WHAT IS NEEDED: Output the lines of the listing below exactly, from the line containing "How far does" through the end of the listing. Leave the pictures out.

(Spatial question records)
######

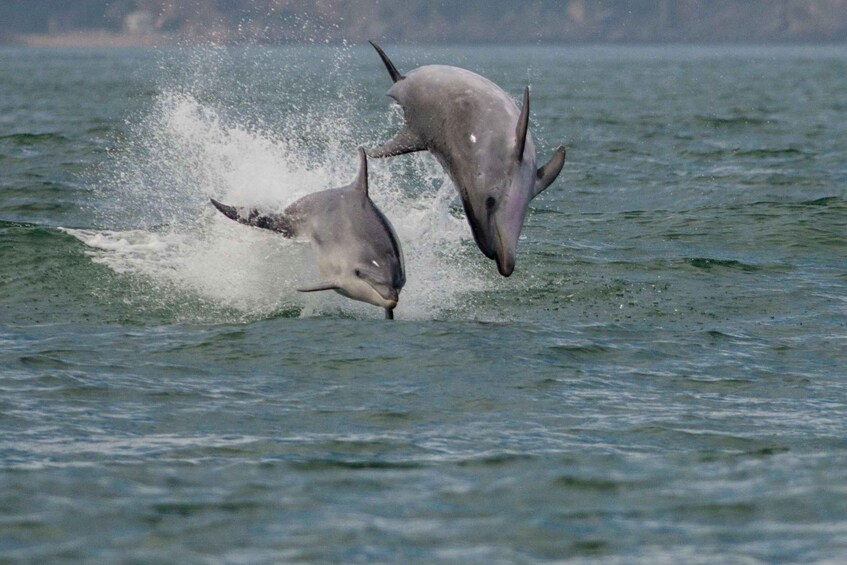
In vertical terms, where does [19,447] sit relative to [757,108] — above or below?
below

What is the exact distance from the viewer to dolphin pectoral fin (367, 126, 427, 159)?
14055 mm

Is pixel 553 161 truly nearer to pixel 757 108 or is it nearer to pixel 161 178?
pixel 161 178

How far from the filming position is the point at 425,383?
12.1 m

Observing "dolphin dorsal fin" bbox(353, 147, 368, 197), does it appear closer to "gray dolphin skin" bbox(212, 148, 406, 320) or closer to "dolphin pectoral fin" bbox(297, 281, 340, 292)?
"gray dolphin skin" bbox(212, 148, 406, 320)

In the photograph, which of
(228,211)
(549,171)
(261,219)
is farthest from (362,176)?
(549,171)

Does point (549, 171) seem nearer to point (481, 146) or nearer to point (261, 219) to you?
point (481, 146)

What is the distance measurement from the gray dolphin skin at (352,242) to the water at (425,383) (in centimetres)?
51

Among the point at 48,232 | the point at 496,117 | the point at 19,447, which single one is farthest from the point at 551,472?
the point at 48,232

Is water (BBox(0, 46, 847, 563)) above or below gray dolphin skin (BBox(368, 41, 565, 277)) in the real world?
below

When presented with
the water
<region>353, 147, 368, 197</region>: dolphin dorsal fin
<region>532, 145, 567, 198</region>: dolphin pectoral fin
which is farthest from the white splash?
<region>532, 145, 567, 198</region>: dolphin pectoral fin

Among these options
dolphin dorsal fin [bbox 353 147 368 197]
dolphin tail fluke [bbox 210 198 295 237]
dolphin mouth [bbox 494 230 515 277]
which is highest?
dolphin dorsal fin [bbox 353 147 368 197]

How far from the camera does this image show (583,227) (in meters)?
21.7

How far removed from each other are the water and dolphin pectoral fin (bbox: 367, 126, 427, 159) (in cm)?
147

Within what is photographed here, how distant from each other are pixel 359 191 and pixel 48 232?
665cm
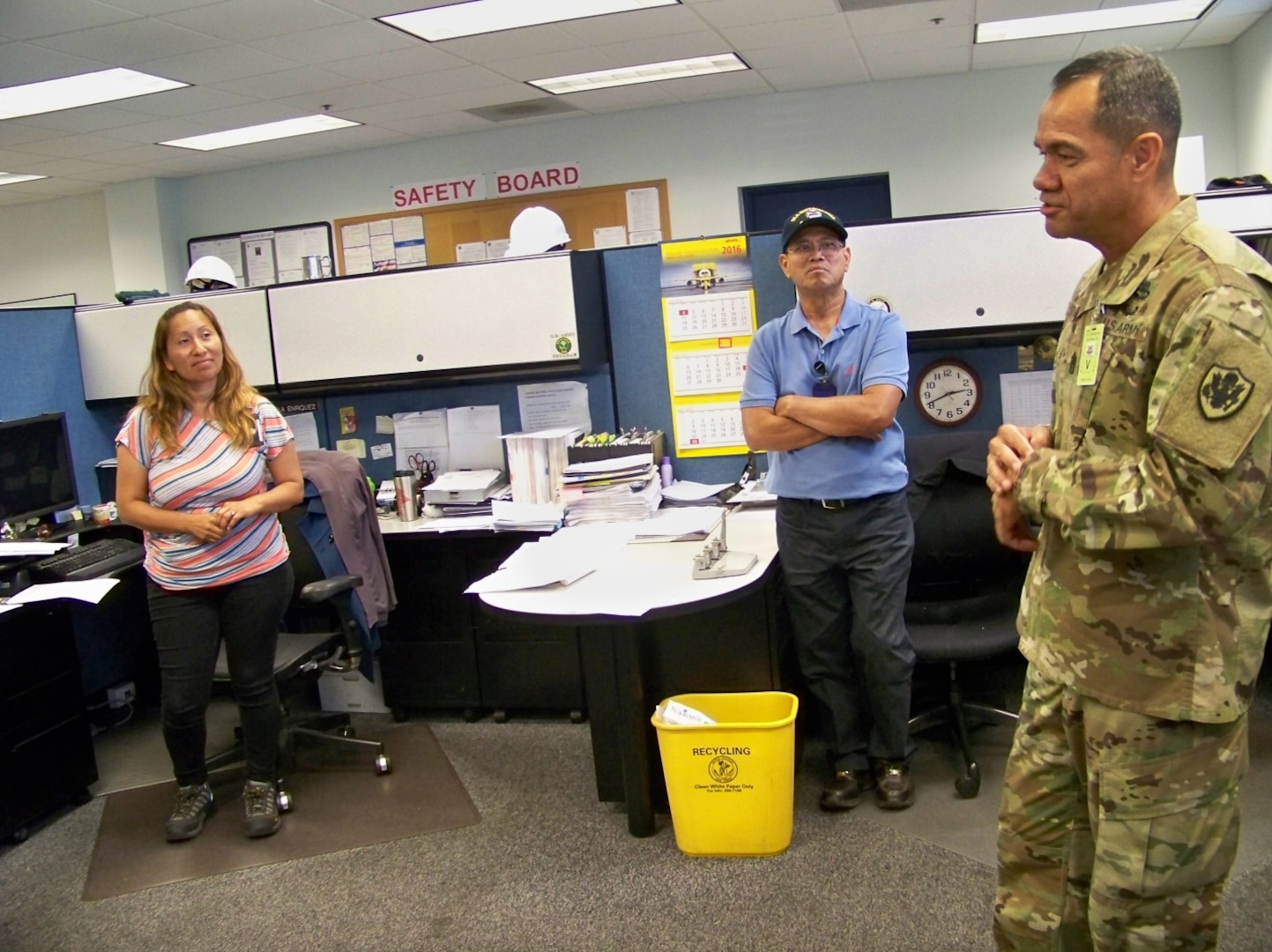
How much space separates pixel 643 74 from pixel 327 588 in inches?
166

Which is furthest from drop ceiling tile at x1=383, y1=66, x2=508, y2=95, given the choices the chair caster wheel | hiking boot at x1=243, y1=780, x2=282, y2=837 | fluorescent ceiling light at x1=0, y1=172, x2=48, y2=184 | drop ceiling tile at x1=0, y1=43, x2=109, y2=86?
the chair caster wheel

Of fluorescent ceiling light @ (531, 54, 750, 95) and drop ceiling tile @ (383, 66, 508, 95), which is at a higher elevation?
fluorescent ceiling light @ (531, 54, 750, 95)

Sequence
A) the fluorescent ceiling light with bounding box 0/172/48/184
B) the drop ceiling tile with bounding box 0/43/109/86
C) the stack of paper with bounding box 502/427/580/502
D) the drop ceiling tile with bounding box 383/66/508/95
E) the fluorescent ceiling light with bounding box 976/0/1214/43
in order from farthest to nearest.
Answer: the fluorescent ceiling light with bounding box 0/172/48/184
the drop ceiling tile with bounding box 383/66/508/95
the fluorescent ceiling light with bounding box 976/0/1214/43
the drop ceiling tile with bounding box 0/43/109/86
the stack of paper with bounding box 502/427/580/502

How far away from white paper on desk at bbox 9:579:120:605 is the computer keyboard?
141 millimetres

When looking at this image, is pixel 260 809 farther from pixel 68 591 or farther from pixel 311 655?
pixel 68 591

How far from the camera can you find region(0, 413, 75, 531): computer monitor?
310 centimetres

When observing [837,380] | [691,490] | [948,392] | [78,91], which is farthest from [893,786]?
[78,91]

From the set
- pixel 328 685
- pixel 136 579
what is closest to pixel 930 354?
pixel 328 685

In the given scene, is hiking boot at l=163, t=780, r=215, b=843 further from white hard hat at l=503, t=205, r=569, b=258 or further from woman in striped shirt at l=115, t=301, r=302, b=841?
white hard hat at l=503, t=205, r=569, b=258

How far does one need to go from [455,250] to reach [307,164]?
122cm

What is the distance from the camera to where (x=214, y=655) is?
8.35 ft

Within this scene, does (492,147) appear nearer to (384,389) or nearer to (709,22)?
(709,22)

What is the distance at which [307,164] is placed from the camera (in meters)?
7.39

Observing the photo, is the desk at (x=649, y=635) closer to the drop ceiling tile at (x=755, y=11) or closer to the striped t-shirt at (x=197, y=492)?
the striped t-shirt at (x=197, y=492)
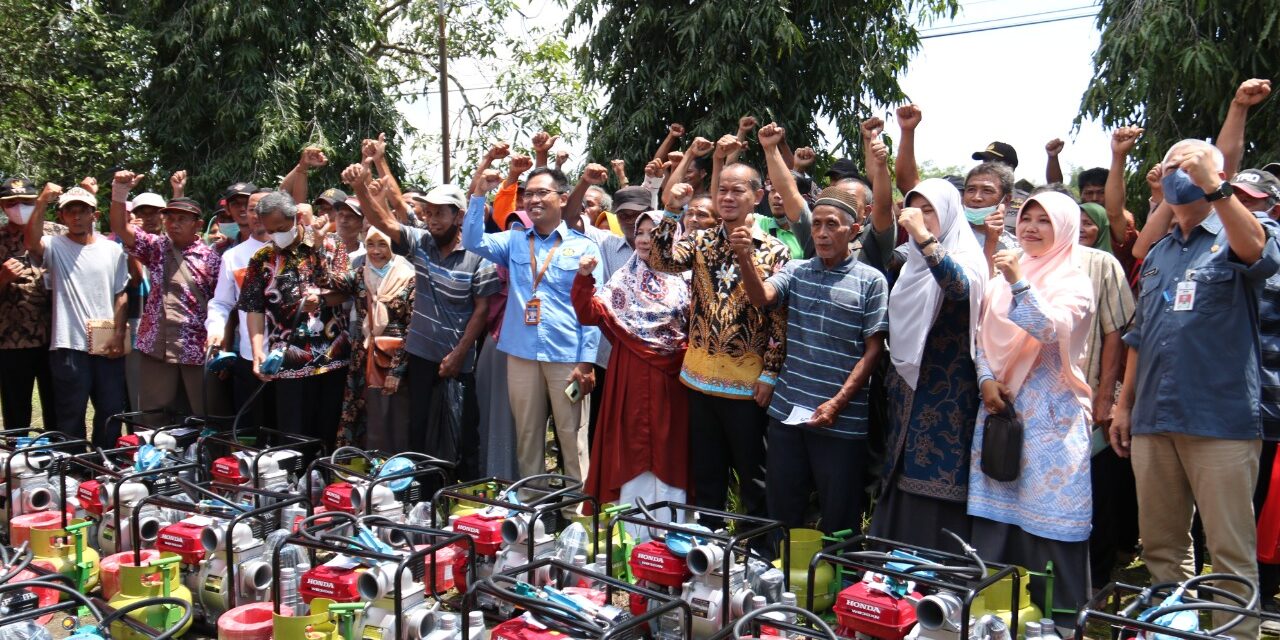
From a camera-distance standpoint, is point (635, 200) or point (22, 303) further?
point (22, 303)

######

EXERCISE ANSWER:
How far does one need to go from [455,250] to reach [307,164]?
122cm

What is the distance from the camera to where (x=214, y=655) is?
8.35 ft

Within this scene, does (492,147) appear nearer to (384,389) or nearer to (709,22)?
(709,22)

What is the distance at which [307,164] is placed from the camera (in meters)?
7.39

Observing the photo, is the desk at (x=649, y=635) closer to the drop ceiling tile at (x=755, y=11) or closer to the striped t-shirt at (x=197, y=492)?
the striped t-shirt at (x=197, y=492)
From a camera-distance standpoint, is point (635, 200) or point (22, 303) further?
point (22, 303)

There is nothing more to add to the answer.